Obama aides pointed to White House Press Secretary Robert Gibbs’s comment that “no decisions have been made” on the issue.

“If this stunning reversal comes to pass, President Obama will deal a death blow to his own Justice Department, not to mention American values,” American Civil Liberties Union Executive Director Anthony Romero said in a statement e-mailed to reporters. “If the president flip-flops and retreats to the Bush military commissions, he will betray his campaign promise to restore the rule of law, demonstrate that his principles are up for grabs and lose all credibility with Americans who care about justice and the rule of law.”

In November, Holder declared that Mohammed and four alleged accomplices would be moved from Guantanamo Bay to Manhattan for trial in federal court there. Local officials and federal lawmakers were initially supportive, but last month that support quickly unraveled after business executives and owners complained about the protracted disruptions a trial would cause.

Justice Department officials scrambled to find another site for the trial but all of the obvious sites in New York, Virginia and Pennsylvania (the states where the crimes were committed) faced opposition from high-ranking officials in those states.

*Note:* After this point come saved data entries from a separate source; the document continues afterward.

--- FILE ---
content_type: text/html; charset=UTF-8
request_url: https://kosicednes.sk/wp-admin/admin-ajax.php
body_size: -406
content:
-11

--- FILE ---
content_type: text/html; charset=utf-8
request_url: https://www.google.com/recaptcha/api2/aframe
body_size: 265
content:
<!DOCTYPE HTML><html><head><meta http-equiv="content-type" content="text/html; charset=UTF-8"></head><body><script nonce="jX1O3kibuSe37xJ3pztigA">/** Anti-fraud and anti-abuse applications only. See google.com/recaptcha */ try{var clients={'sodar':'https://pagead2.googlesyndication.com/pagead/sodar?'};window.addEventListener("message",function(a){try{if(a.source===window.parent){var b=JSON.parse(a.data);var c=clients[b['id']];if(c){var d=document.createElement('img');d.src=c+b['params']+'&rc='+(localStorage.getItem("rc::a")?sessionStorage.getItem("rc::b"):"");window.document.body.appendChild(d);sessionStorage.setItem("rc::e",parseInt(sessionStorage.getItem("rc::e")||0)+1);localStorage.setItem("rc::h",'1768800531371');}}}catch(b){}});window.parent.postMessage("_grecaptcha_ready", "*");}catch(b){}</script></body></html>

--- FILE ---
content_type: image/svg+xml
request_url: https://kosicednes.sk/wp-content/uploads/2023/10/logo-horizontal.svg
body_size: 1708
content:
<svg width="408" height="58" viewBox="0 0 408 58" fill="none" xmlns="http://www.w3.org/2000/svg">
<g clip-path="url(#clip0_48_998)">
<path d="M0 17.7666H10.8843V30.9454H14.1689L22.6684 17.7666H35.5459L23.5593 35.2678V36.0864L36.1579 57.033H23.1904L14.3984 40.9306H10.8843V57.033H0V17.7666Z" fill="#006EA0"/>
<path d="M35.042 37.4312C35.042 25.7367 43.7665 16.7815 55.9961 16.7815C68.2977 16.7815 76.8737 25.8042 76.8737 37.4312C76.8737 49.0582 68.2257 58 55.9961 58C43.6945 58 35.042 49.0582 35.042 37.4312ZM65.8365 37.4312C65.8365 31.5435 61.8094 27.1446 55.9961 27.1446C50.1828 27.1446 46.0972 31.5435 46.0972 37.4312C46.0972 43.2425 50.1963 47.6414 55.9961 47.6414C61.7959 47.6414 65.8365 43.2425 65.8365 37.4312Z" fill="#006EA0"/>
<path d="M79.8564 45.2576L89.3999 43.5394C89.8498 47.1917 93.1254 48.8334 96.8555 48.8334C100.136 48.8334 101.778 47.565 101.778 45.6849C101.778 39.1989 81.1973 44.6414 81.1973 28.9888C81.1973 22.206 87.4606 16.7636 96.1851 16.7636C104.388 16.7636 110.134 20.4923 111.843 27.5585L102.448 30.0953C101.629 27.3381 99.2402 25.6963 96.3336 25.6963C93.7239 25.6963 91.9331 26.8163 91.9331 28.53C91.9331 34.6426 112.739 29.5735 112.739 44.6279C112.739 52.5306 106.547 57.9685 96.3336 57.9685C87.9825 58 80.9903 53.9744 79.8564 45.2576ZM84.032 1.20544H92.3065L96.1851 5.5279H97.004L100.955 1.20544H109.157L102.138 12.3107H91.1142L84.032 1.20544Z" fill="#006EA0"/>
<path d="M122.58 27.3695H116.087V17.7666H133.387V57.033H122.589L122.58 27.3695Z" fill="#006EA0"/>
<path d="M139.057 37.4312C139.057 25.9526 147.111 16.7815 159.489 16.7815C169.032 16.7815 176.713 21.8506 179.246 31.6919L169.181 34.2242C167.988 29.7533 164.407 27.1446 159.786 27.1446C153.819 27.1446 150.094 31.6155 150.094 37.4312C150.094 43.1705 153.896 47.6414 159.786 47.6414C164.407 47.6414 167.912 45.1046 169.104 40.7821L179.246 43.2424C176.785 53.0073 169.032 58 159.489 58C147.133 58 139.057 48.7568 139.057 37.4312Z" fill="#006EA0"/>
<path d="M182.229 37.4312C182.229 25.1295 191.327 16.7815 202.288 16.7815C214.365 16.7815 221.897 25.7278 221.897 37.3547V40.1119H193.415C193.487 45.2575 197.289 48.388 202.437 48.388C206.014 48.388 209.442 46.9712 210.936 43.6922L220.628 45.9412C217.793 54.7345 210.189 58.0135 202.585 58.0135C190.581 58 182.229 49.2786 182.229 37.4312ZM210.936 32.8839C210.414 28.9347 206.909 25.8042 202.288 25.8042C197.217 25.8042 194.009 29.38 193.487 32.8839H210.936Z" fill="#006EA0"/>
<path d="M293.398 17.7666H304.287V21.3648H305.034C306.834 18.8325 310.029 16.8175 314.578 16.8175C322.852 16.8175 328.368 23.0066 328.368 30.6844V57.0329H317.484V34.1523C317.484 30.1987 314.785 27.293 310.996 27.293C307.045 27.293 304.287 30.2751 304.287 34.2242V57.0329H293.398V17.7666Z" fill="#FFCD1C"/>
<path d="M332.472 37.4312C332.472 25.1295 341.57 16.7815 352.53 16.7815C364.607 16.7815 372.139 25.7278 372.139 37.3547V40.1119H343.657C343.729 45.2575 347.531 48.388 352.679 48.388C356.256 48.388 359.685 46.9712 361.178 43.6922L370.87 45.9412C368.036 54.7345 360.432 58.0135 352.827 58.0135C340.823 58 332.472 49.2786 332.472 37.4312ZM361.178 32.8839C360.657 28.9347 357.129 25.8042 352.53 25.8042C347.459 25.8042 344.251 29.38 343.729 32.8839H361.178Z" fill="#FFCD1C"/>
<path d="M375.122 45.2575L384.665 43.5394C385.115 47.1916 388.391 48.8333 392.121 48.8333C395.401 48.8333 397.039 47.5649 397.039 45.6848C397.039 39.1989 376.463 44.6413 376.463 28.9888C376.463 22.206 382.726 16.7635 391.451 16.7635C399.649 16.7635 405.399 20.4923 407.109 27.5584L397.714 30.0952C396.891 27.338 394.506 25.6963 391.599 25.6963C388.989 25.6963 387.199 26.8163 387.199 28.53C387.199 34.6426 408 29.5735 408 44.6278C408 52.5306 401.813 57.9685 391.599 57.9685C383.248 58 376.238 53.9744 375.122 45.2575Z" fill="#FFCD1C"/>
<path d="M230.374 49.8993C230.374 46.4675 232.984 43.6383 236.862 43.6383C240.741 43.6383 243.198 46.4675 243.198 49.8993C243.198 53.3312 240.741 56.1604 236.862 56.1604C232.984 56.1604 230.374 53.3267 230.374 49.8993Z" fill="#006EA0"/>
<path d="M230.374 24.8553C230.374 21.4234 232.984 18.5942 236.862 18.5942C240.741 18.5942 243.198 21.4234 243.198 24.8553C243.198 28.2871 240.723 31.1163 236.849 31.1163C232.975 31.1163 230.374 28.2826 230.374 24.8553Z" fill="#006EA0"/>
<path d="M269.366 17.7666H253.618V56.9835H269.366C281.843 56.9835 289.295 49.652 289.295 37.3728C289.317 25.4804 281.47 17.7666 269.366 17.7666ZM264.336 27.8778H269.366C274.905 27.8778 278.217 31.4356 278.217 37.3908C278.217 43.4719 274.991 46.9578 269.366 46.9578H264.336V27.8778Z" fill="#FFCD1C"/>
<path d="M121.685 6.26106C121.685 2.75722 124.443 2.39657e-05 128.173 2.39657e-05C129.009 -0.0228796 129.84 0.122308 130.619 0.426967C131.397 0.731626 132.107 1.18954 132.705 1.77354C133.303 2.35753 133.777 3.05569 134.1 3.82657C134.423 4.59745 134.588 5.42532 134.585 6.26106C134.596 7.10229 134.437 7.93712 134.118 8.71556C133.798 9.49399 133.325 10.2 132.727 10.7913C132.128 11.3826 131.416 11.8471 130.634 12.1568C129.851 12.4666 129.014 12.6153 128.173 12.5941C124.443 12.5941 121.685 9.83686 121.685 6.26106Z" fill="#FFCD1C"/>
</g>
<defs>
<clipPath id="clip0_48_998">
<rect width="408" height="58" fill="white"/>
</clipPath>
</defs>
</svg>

Returning the 9/11 case to a Guantanamo-based military commission, where it was in pretrial proceedings before being dropped earlier this year, could preempt efforts on Capitol Hill to ban civilian trials for the 9/11 suspects. The potential move could be attractive to Obama because it might help him win support for funding and legislative changes needed to close Guantanamo, which he’d initially pledged to do by the beginning of this year, by purchasing an Illinois prison to house remaining war-on-terror inmates from the controversial Caribbean island jail.

However, putting the 9/11 suspects into a military tribunal would not go far enough to satisfy some lawmakers who oppose civilian trials for any of the Guantanamo detainees. And it would not meet a central demand of one of those trying to broker a deal with the White House, Sen. Lindsey Graham (R-S.C.). He has said he will vote for such a package only if it includes a preventive detention law—something the White House opposes.

“We’ve argued from the day Attorney General Eric Holder announced his unilateral decision to try these terrorists in federal court in lower Manhattan that military commissions at Guantanamo Bay are the appropriate way to deal with such terrorists and we hope the President now agrees,” said Aaron Harison, the executive director of Keep America Safe, a new group launched by Liz Cheney, daughter of former Vice President Dick Cheney, and others to advocate “legislation and executive action that enhances the national security of the United States.”

“Backing down and moving the KSM trial to a military commission will not mollify Republicans, it will embolden them,” said Ken Gude, who studies detainee issues for the liberal Center for American Progress think tank. “A federal criminal trial for KSM is in the best interests of the United States and President Obama needs to stand up for what is right even if it is politically unpopular.”

The Obama Administration has never rejected the military commission option. Even Holder opted to send several Guantanamo prisoners for trials in that forum. But Obama and other officials expressed a preference for using civilian courts “whenever feasible.”

Some observers said it was odd that Obama might be in a position where fulfilling his vow to close Guantanamo depends on him opting largely, or even exclusively, for military-delivered justice.

“The Obama administration has not made much of an effort to defend—publicly or internationally—the reformed military commissions, and now it may find itself relying on them more than it ever expected,” said Matthew Waxman, a Columbia Law School professor and former Pentagon detainee affairs chief. “During the Bush years, military commissions and Guantanamo were always seen as going hand in hand. Now it turns out that accepting one of them may be the price of eliminating the other.”